Background Treatment policy of acute rejection after heart transplantation has been changed after adopting the ISHLT endomyocardial biopsy grading system in 1991.
Objective To determine the effect of this policy change on clinical outcome after transplantation.
Methods The outcome of 147 patients who had a transplant before (early group, median follow up 96 months) and 114 patients who had a transplant after (late group, median follow up 41 months) the introduction of the ISHLT biopsy grading system was studied retrospectively. Initially “moderate rejection” according to Billingham’s conventional criteria was treated. From January 1991 grade 3A and higher was considered to require intensification of immunosuppression.

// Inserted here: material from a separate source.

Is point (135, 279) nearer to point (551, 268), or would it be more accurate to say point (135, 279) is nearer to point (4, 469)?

Results There were some differences between the two groups: recipients (50 v 44 years) as well as donors (28 v 24 years) were older in the “late group” and more patients of this group received early anti-T cell prophylaxis (92% v 56%). Despite more extensive use of early prophylaxis more rejection episodes were diagnosed (2.4 v1.4) and considerably more courses of rejection treatment were instituted in the late compared with the early group (3.2v 1.5). There were no deaths because of rejection in the late group, however, more infections occurred within the first year (mean 1.8 v 1.4) and more non-skin malignancies within the first 41 months were diagnosed (8 of 57 v 6 of 147, 95% CIs of difference includes 0). The incidence of graft vascular disease in the late group has been comparable to the early group until now.
Conclusion The interpretation of the ISHLT grading system resulted in lowering of the threshold for the diagnosis of rejection thereby increasing the number of rejections and subsequently the immunosuppressive load and its complications.